- Born: Andrew Festing 30 November 1941 (age 84) Northumberland, United Kingdom
- Known for: Painting

= Andrew Festing =

British artist (born 1941)

Andrew Thomas Festing MBE PPRP (born 30 November 1941) is a British portrait painter, and fellow and former president of the Royal Society of Portrait Painters.

==Life==
Andrew Festing was born on 30 November 1941, the third son of four boys of Field Marshal Sir Francis Festing and Mary Cecilia Riddell. He was brought up in Northumberland, and educated at Ampleforth College and Royal Military Academy Sandhurst. He was commissioned into The Rifle Brigade (Prince Consort's Own), part of The Royal Green Jackets from 1966, in 1961 where he served until 1969. In 1968 he married Virginia Fyffe, and has one daughter – Charlotte – and two grandchildren.

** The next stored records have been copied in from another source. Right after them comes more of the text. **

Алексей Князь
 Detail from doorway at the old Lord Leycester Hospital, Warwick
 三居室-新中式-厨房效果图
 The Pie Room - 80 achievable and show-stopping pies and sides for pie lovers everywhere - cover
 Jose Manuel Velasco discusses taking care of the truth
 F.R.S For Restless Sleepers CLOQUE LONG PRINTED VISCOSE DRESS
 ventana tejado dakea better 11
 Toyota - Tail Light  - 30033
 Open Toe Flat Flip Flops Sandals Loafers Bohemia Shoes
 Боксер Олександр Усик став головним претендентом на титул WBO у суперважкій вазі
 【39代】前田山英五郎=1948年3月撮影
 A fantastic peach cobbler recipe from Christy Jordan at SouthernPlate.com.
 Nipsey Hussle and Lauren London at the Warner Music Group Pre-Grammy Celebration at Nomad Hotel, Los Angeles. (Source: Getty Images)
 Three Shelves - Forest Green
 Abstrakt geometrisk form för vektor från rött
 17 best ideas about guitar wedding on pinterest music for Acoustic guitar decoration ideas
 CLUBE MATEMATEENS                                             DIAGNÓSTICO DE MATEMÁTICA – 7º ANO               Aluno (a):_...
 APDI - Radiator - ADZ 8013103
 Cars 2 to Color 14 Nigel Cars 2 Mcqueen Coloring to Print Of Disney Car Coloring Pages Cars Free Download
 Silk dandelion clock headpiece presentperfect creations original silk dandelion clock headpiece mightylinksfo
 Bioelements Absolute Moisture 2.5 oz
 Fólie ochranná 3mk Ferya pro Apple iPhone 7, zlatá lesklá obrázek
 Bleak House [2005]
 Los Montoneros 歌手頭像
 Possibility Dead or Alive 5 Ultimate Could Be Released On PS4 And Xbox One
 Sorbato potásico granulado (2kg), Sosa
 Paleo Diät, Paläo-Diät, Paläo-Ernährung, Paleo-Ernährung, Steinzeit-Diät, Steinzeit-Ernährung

Festing worked at Sotheby's in 1969 and was head of the British Pictures Department from 1977–1981, where he became Sotheby’s chief expert for British Pictures, with specialist knowledge of portrait painting over the last 400 years. He painted many portraits whilst in the army and at Sotheby's, and took up full-time portrait painting in 1981.

Festing became a member of the Royal Society of Portrait Painters (RP) in 1989, and was President (PRP) from 2002–2008. In 2008, he was made a Member of the Order of the British Empire (MBE) for services to the arts. In 2010 he was also awarded an Honorary Doctorate of Letters from Northumbria University.

Notable commissions include Queen Elizabeth II and other members of the British royal family on a number of occasions; official portraits of the House of Commons of the United Kingdom and the House of Lords in session; official portraits of Speakers Boothroyd and Martin; four group portraits of English cricket players in the last 40 years for Lord's; six group portraits of the staff at Holkham Hall in Norfolk. Festing has painted some 750 portraits in the last 30 years.

His portraits can be found in the Royal Collections, the National Portrait Gallery, the National Gallery of Ireland, The Palace of Westminster and many of the major private and public collections in Britain. He exhibited annually at the Royal Society of Portrait Painters.

Festing also paints landscapes, still lifes and watercolours. He has studios in central London and in Northumberland.

==Sources==
- Hiskey, Christine (2016). "Holkham: the social, architectural and landscape history of a great English country house"
- Pery, Jenny (2015). "Andrew Festing : Face Value"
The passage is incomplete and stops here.